Based on the above, the amount of the roll-over that does not exceed the untaxed plan cap amount for the financial year is included in the assessable income of a complying superannuation fund. However, it is specifically excluded from the definition of concessional contributions as one of the amounts mentioned in paragraph 291-25(2)(c) of the ITAA 1997. Therefore, that amount is not a concessional contribution for the purposes of section 291-20 of the ITAA 1997.

The amount of the roll-over (if any) that exceeds the untaxed plan cap amount is not included in the assessable income of a complying superannuation fund. That being the case, it fails paragraph 291-25(2)(b) of the ITAA 1997 and is not a concessional contribution for the purposes of subsection 291-25(2) of the ITAA 1997.

Based on all of the above, the amount rolled over from the DB Fund to your personal superannuation fund is not a concessional contribution and does not count towards your concessional contributions cap for the 2013-14 financial year.

Other relevant comments

We note that you may have notional taxed contributions in respect of your interest in the DB Fund for the financial year. In accordance with section 291-165 of the ITAA 1997, these notional taxed contributions, if any, are concessional contributions and may be taken into account for the purposes of your concessional contributions cap for the financial year.

If you require further information in regard to notional taxed contributions in respect of your interest in the DB Fund, please contact the DB Fund, as it is only DB Fund that can assist you in this matter.
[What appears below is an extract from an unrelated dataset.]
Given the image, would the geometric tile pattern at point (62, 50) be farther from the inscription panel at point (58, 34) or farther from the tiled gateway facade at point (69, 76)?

Also, you mentioned in your request that you had been advised that the DB Fund is a constitutionally protected fund (CPF). Please be aware that CPFs are funds established by a State Act, or a specified provision of a State Act, mentioned in Schedule 4 the Income Tax Assessment Regulations 1997. As the DB Fund was established under Commonwealth Acts, it is not a fund established under a relevant State Act. The DB Fund is, therefore, not a CPF.